Due to Numba compiler's limitations, tree implementations has some specificities:
Because jit-class methods can not be recursive, the tree building process (node splitting + children instanciation) can not be entirely done inside the Node.__init__ method:

• Otherwise, the __init__ method would be recursive (children instanciation)
• However, methods can call recursive (instance-external) functions: a build function is dedicated to this
• Hence the tree building process must be as follows:

# instanciate root
root = Node(data, leaf_size=16)
# recursively split and attach children if necessary
root.build()  # This calls build(root) under the hood

• For convenience: a wrapper class BallTree was implemented, encapsulating the above steps in __init__:

tree = BallTree(data, leaf_size=16)

• For the sake of exhaustivity, a KDTree class was also implemented, but turned out to be equally fast as the BallTree when used in the NMS:

Tree building times comparison

Performances

The BallTree implemented in this repo was timed against scikit-learn's neighbors one.

Tree building time

Trees building times comparison

The (minor) slow down observed against sklearn implementation is probably related to the node-splitting process.

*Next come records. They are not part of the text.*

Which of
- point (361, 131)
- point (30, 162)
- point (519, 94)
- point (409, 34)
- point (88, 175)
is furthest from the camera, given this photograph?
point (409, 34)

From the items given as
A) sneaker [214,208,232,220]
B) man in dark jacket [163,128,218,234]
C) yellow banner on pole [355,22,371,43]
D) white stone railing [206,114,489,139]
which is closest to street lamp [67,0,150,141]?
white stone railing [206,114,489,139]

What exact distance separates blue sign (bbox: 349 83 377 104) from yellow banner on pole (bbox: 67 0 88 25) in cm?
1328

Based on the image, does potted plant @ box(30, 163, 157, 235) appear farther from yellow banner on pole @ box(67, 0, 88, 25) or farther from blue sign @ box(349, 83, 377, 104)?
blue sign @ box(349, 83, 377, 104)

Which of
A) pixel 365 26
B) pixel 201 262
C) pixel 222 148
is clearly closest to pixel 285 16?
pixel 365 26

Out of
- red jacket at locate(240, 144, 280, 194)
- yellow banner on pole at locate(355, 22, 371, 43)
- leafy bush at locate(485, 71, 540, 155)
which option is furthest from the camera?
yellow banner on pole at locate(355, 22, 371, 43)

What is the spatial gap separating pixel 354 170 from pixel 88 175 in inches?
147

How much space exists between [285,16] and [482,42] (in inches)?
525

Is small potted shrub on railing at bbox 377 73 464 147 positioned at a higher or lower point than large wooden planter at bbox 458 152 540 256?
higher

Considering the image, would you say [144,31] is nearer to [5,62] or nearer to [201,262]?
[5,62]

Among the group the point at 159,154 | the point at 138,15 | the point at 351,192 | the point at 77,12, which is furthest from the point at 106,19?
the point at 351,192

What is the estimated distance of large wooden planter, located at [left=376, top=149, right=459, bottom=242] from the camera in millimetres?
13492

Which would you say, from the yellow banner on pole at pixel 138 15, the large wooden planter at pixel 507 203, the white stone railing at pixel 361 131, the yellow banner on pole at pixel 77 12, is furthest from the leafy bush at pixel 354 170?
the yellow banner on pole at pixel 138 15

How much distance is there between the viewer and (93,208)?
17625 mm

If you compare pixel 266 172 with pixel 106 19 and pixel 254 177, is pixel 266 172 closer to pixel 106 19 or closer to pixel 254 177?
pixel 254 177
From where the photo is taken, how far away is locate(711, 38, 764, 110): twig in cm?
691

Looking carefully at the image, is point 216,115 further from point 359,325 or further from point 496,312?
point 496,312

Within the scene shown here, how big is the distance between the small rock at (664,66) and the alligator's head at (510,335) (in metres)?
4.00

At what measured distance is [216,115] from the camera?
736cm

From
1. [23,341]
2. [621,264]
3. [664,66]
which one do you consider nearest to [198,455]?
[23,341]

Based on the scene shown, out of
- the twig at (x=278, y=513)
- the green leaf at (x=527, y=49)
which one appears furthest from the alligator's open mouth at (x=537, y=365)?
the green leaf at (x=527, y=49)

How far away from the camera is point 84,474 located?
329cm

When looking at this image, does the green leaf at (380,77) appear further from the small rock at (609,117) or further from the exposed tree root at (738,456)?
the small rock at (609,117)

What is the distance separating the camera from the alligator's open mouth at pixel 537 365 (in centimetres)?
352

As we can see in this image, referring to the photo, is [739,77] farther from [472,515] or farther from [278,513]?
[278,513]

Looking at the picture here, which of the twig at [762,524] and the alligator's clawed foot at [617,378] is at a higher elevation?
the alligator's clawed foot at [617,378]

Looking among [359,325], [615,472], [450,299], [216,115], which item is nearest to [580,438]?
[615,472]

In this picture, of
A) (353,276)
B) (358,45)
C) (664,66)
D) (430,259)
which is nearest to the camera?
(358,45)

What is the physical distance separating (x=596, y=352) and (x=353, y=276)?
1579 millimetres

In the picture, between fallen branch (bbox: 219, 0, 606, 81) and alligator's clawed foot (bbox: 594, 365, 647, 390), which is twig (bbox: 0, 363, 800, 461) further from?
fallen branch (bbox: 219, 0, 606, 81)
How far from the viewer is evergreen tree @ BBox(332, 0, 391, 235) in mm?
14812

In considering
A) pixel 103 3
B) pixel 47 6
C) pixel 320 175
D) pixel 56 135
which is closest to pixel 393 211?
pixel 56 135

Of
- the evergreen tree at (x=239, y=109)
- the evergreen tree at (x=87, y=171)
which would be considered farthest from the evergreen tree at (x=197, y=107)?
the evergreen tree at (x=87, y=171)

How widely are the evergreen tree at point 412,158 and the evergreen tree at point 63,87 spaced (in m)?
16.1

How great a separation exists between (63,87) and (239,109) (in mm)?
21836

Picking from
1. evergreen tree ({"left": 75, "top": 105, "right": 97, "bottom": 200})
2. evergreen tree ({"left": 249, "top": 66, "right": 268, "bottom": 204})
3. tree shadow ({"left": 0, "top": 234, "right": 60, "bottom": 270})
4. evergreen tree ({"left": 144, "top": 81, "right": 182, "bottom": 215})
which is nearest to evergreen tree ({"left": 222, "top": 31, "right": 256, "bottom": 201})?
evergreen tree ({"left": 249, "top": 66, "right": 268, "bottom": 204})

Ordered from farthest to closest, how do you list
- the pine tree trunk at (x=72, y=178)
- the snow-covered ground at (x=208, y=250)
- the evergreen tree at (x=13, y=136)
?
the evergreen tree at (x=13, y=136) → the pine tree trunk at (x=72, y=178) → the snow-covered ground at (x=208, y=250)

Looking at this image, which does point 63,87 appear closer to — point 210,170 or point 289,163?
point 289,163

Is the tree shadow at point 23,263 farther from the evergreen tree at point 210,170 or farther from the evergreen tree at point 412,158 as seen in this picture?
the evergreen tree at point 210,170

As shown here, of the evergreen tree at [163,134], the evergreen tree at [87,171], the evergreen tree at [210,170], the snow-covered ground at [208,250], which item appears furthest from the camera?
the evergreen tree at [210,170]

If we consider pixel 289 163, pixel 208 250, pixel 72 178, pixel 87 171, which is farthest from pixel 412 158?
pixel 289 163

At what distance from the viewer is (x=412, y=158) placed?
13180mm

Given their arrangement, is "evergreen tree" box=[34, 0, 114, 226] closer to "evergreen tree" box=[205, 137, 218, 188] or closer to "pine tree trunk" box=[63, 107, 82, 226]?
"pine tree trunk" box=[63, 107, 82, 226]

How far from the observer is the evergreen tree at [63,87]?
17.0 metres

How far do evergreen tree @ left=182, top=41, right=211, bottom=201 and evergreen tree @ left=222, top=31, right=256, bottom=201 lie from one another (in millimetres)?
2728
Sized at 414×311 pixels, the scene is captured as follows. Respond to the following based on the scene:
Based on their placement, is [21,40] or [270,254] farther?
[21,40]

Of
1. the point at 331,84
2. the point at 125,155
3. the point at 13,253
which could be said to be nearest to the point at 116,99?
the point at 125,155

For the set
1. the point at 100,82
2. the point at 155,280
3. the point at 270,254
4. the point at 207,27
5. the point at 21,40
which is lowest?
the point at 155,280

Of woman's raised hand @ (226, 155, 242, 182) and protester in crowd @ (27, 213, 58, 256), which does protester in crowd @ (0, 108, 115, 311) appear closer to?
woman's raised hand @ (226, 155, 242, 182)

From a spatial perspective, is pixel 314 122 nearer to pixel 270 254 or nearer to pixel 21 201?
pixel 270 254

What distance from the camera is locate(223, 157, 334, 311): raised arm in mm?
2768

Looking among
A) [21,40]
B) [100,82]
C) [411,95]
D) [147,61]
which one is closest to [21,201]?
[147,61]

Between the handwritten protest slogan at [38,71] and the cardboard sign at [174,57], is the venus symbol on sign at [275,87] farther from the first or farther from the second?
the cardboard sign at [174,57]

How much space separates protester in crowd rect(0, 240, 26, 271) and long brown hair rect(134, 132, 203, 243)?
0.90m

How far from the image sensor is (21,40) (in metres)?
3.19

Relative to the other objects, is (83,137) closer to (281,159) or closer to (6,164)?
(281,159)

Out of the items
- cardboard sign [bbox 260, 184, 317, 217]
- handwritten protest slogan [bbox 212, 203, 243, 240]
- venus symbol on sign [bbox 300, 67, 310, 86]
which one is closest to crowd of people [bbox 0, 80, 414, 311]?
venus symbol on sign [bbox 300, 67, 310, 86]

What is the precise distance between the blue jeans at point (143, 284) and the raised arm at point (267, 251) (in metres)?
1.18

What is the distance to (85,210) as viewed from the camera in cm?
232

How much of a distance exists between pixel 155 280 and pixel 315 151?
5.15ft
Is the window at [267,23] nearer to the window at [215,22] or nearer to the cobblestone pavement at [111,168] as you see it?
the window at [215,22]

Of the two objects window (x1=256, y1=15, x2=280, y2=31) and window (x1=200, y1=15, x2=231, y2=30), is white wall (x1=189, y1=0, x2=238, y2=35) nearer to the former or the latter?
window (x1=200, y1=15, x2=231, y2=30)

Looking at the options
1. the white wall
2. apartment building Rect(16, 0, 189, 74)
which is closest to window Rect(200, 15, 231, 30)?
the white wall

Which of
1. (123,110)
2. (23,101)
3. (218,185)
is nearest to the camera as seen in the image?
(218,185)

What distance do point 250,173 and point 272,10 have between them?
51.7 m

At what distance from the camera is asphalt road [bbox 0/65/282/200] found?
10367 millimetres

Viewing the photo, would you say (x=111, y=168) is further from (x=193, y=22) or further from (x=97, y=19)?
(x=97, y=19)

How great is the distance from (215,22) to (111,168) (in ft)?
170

I used the median cutoff (compute median, then assign datapoints depending on their value above or below median) but it is suboptimal: a proper pivot algorithm could easily be implemented.

Tree query time

Trees query times comparison (single query, radius=100) in a 1000x1000 space

Query time are somehow identical. However, my implementation does seem to not scale as well as scikit-learn's one, a minor slowdown could be observed for extremely large datasets (million-ish data points).

Warnings

Because input data needs to be typed: the dimensionality of the process is fixed in advance. This BallTree implementation can not work on 3D and above data (although it is a one-liner fix).